Eric Tang's Blog

Startups, Software, Everything Wildcard

Intent and the Internet

I’ve been thinking about intent lately. In the world of “big data”, “sentiment analysis”, “behavioral marketing” (blah blah blah…), “we use intent to drive user behavior change” is the party line. It’s a shame that “driving intent” is this black box that “our data scientists created” and no one else understands it. What does it really mean in the context of the internet we live in today?

To Lay the Ground Work

On the most fundamental level, every small action we do on a webpage is triggered by an intent. These are not “want to buy a car”, “want babies” intent. These are more like “click on name link”, “navigate to home page”, “sign up”, etc. Micro-view, super short-term, knee-jerk reaction type of stuff. From that we can define an “Intent” as “the desire of performing an action”, which really is the action itself + some meta data (like time, location, etc).

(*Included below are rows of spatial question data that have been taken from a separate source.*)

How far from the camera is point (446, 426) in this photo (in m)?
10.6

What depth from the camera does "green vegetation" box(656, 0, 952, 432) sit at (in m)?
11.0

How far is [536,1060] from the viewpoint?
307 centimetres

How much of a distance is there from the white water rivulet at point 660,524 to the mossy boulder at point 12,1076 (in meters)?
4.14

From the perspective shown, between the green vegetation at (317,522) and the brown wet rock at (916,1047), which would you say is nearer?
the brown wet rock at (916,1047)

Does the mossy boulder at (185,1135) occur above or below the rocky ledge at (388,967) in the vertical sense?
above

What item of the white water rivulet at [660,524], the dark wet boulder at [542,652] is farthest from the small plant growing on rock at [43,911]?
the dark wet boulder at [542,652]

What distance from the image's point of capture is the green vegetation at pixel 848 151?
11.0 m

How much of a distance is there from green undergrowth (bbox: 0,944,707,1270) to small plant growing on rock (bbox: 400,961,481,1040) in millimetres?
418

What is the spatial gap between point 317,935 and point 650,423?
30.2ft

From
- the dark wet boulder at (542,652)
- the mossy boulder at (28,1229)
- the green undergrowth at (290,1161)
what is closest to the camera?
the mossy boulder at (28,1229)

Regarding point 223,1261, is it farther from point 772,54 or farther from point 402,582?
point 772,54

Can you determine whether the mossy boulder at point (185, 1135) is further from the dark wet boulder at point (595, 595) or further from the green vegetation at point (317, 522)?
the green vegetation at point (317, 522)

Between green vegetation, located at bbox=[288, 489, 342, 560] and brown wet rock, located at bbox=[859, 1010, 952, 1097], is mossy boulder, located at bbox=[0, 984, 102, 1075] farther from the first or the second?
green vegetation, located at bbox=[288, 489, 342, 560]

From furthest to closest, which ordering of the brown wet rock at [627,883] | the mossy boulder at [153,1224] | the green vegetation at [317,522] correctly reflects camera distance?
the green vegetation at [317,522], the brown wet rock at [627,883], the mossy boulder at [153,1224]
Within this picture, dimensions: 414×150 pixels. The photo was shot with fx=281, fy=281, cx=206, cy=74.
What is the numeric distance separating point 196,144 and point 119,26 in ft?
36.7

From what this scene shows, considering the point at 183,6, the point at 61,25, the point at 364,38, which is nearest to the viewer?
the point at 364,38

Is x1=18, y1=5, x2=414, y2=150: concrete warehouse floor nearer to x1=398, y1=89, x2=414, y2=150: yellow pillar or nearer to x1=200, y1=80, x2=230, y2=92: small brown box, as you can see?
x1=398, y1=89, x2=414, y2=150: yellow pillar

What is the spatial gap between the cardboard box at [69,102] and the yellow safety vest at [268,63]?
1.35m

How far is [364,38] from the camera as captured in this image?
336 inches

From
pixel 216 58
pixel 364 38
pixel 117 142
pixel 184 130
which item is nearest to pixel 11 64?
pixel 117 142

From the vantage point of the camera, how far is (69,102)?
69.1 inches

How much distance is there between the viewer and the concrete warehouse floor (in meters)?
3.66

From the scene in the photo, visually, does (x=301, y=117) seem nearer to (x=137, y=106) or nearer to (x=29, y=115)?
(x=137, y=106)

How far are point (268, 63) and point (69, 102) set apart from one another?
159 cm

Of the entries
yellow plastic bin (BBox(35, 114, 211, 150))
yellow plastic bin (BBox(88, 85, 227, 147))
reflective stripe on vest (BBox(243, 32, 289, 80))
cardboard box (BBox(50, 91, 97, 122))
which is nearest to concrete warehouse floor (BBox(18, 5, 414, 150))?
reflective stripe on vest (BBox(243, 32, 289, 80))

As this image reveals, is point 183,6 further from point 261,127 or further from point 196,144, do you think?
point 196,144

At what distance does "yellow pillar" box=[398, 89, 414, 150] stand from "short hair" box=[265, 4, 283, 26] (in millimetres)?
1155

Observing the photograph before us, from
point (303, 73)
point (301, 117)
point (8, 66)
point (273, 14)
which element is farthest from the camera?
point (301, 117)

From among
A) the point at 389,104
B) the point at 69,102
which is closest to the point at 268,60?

Now that’s quite a simplistic and lower-value view of Intents. What people really want is to derive “insights” from “intents”, which are the more “meta” intents people talk about in the advertising world (“want to buy a BMW”, “want to go to Daft Punk concert”, etc).

Let’s call the more insightful intents “meta-intents”, and the lower-level, action-representations “simple-intents”.

The Problem Of Predicting Intent

So what does it take to arrive at the “meta-intents” from a bunch of recorded “simple-intents”? When we translate it to “data science” terms, the question becomes “Given a series of prior simple actions, how likely is it for a person to take a particular action I care about in the immediate future?”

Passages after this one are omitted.